Lately I decided to look into Perl-compatible regular expressions (PCRE). Most pages claim PCRE are faster than POSIX, but a few claim otherwise. I decided on bechmarks of my own.
My first few tests confirmed PCRE to be faster, but... the results were slightly different than others were getting, so I decided to benchmark every case of RE usage I had on a 8000-line secure (and fast) Webmail project here at Cynergi to check it out.
The results? Inconclusive! Sometimes PCRE *are* faster (sometimes by a factor greater than 100x faster!), but some other times POSIX RE are faster (by a factor of 2x).
I still have to find a rule on when are one or the other faster. It's not only about search data size, amount of data matched, or "RE compilation time" which would show when you repeated the function often: one would *always* be faster than the other. But I didn't find a pattern here. But truth be said, I also didn't take the time to look into the source code and analyse the problem.

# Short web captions
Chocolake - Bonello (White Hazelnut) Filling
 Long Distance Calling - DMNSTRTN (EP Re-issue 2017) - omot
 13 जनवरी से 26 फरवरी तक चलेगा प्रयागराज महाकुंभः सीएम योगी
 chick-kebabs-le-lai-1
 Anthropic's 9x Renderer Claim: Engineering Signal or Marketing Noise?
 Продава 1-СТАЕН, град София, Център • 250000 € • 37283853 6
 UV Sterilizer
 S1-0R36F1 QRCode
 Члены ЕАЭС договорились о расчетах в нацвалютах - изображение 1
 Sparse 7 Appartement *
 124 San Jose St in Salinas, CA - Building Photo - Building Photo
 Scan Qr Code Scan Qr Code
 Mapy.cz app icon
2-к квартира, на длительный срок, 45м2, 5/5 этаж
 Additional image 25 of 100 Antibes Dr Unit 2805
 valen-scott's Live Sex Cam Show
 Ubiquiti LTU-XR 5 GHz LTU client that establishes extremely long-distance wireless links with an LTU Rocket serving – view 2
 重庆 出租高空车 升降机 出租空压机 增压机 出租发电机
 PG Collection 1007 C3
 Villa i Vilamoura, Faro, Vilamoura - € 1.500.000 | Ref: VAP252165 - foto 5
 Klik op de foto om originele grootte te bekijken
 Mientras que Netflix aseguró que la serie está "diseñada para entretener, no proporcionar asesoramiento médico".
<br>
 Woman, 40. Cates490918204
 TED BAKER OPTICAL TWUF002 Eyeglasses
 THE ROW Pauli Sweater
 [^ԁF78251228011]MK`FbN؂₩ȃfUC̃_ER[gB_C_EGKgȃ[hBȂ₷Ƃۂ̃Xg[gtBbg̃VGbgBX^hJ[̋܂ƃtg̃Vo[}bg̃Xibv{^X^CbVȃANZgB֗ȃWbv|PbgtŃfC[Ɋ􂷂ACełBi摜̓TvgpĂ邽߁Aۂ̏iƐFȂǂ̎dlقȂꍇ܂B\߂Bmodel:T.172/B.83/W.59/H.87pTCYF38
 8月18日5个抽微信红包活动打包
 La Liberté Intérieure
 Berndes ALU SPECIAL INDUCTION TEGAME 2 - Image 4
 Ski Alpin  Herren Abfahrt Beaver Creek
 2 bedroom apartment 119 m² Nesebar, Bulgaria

# HOW TO COMPLETE THIS TASK
Copy out the whole post above on benchmarking PCRE against POSIX regular expressions, word for word.

# RESPONSE FOR THIS EXERCISE
Lately I decided to look into Perl-compatible regular expressions (PCRE). Most pages claim PCRE are faster than POSIX, but a few claim otherwise. I decided on bechmarks of my own.
My first few tests confirmed PCRE to be faster, but... the results were slightly different than others were getting, so I decided to benchmark every case of RE usage I had on a 8000-line secure (and fast) Webmail project here at Cynergi to check it out.
The results? Inconclusive! Sometimes PCRE *are* faster (sometimes by a factor greater than 100x faster!), but some other times POSIX RE are faster (by a factor of 2x).
I still have to find a rule on when are one or the other faster. It's not only about search data size, amount of data matched, or "RE compilation time" which would show when you repeated the function often: one would *always* be faster than the other. But I didn't find a pattern here. But truth be said, I also didn't take the time to look into the source code and analyse the problem.